The Court acknowledges now, contrary to its September 29, 2009 order, that Plaintiffs did request leave to amend their complaint.*fn1
Needless to say, however, the Court spotted numerous flaws in Plaintiffs' complaint and subsequent briefing, which it highlighted in its September 29 order. Plaintiffs are expected to address each one in their motion for reconsideration, in addition to those other arguments it wishes to make.
First, assuming the distinction between the §§419(A)(f)(6) and 419(e) plans is genuine, and the October 7, 2005 letter, as Plaintiffs argue, only "commenced the running of the ERISA statute of limitations with regard to Lincoln's 419(e) plan," why aren't Plaintiffs' ERISA claims against the other defendants, relating to the 419A(f)(6) plans, time-barred?
Second, there is a glaring discrepancy in Plaintiffs' pleadings, highlighted on page 6 of the Court's order, with respect to the timing of the 419(e) plan. If it was entered into, as Plaintiffs say in their complaint, on January 1, 2004, then what is the Court to make of Plaintiffs' explanation in their opposition brief to Anderson's motion to dismiss that "Defendants terminated the plan and moved him into the 'new' 419(e) plan under the false pretense that the [October 7, 2005] IRS letter was nothing to worry about"?
Third, to the extent Plaintiffs now appear to hang their ERISA claims on alleged misrepresentations concerning commissions, are they no longer basing their ERISA claims on alleged misrepresentations concerning the tax consequences of the life insurance policies?
Fourth, if the commissions are as central to Plaintiffs' claims as they now suggest, why were they not mentioned once in the "Factual Allegations" section of the complaint? More to the point, why were they only mentioned in sentences that appear to have been lifted, verbatim, from previous filings by Plaintiffs' counsel?
Fifth, Judge Gonzalez in the Omni case dismissed a claim for breach of covenant of good faith on the grounds it was preempted by ERISA, as well as an Unfair Trade Practices Act claim.

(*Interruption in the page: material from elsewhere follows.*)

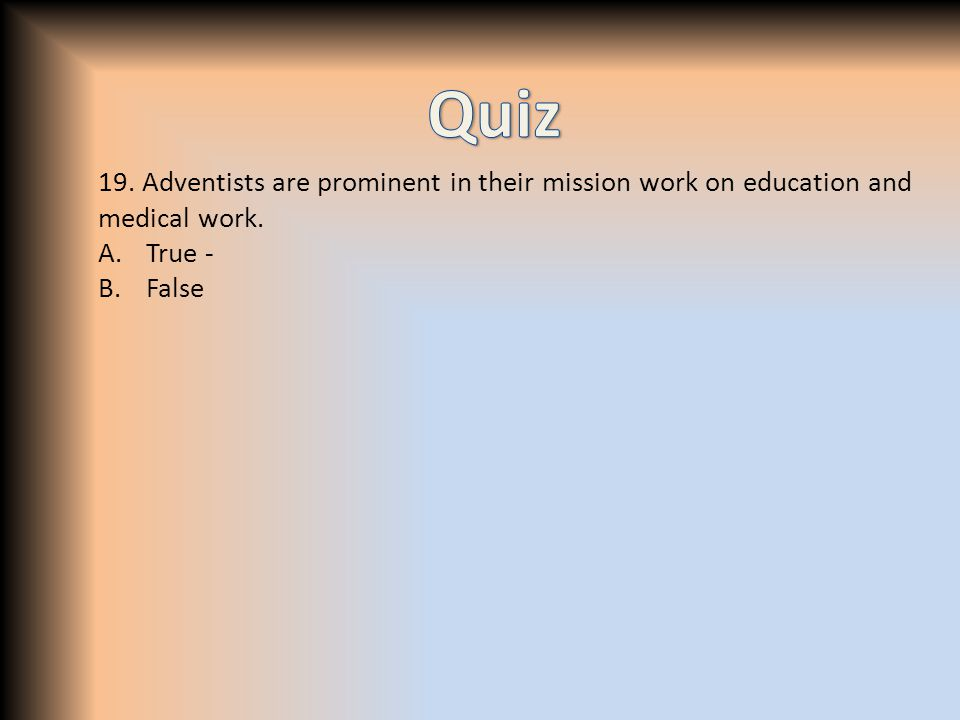 19. Adventists are prominent in their mission work on education and medical work. A.True - B.False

Plaintiffs say "they have modeled their complaint around Judge Gonzalez's ruling in the Omni case." If this is true, why have Plaintiffs re-alleged, verbatim, the very claims dismissed by Judge Gonzalez in Omni? Do they abandon those claims now?
Plaintiffs have 14 calendar days from the date this order is entered to file a motion for reconsideration. Defendants will have another 14 calendar days from the date the motion is filed to file an opposition. The Court will take the motion under submission at that time.